I am writing this on February 23, 2003. I am still a journalist but writing about environmental issues these days, not hazing. The work I now do on hazing is for Indiana University Press as a scholar, working with other scholars, to get at the root causes of hazing, and I’ve thoroughly enjoyed assisting numerous young doctoral students with their work on hazing in recent years. Because I no longer interview Eileen as a source, I can see her now (and appreciate her) as a grandmother, a trusted colleague, and a friend. Reader’s Digest used to run articles on my most unforgettable character. In my life, she would be that one person—only I see her as a person of character—and not a character.

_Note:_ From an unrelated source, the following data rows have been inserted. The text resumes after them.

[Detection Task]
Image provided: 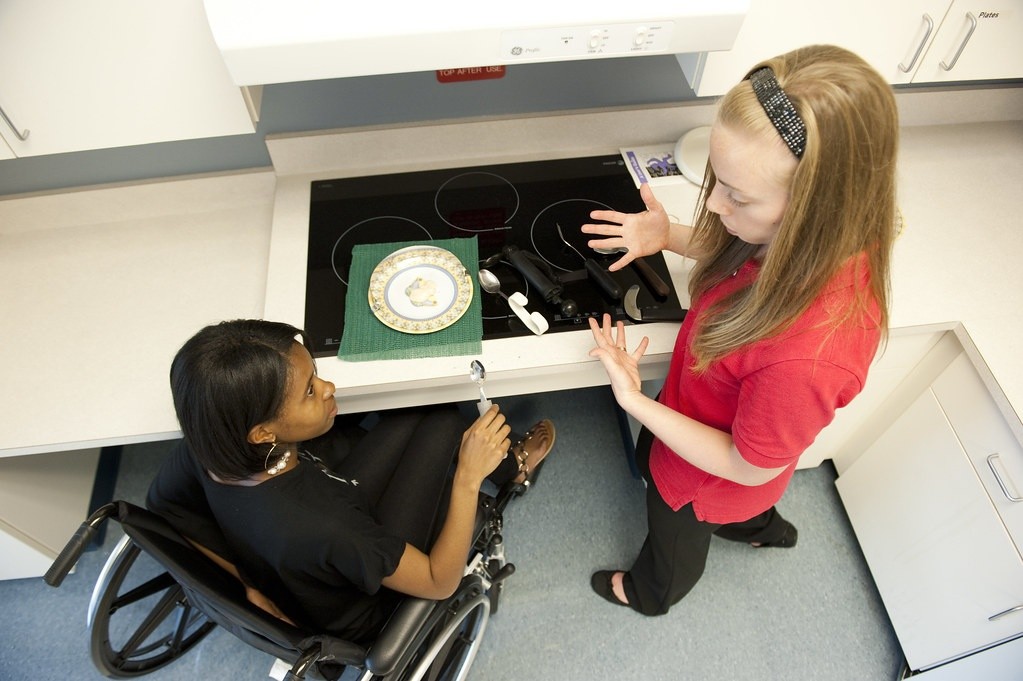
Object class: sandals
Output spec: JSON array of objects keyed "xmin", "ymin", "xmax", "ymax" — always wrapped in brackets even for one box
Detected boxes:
[{"xmin": 510, "ymin": 420, "xmax": 556, "ymax": 486}]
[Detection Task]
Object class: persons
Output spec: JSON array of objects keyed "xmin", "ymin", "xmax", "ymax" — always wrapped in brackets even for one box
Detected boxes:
[
  {"xmin": 581, "ymin": 44, "xmax": 899, "ymax": 618},
  {"xmin": 143, "ymin": 318, "xmax": 555, "ymax": 651}
]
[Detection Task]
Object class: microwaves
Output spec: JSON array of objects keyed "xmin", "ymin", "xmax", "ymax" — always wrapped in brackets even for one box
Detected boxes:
[{"xmin": 304, "ymin": 153, "xmax": 681, "ymax": 359}]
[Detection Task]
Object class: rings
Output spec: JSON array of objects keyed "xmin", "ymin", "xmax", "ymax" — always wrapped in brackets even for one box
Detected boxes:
[{"xmin": 617, "ymin": 347, "xmax": 626, "ymax": 350}]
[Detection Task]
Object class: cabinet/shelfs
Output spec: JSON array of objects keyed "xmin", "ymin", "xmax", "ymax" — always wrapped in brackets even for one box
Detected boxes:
[
  {"xmin": 835, "ymin": 349, "xmax": 1023, "ymax": 672},
  {"xmin": 794, "ymin": 322, "xmax": 947, "ymax": 470},
  {"xmin": 0, "ymin": 445, "xmax": 126, "ymax": 579},
  {"xmin": 674, "ymin": 0, "xmax": 1023, "ymax": 97},
  {"xmin": 901, "ymin": 636, "xmax": 1023, "ymax": 681},
  {"xmin": 0, "ymin": 0, "xmax": 264, "ymax": 161}
]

I’ll close with some quotations from a few of the people who have been touched by Eileen and her work over the last few years. If you have a quote of your own to add, please use the Fraternity Discussion board on Stophazing.org to express yourself.


And, most important of all, please take a moment to think and reflect how the death of Chuck Stenzel, and all others who have lost their lives due to hazing, has deprived the world and their families of so much joy, promise, and accomplishment. RIP, Chuck.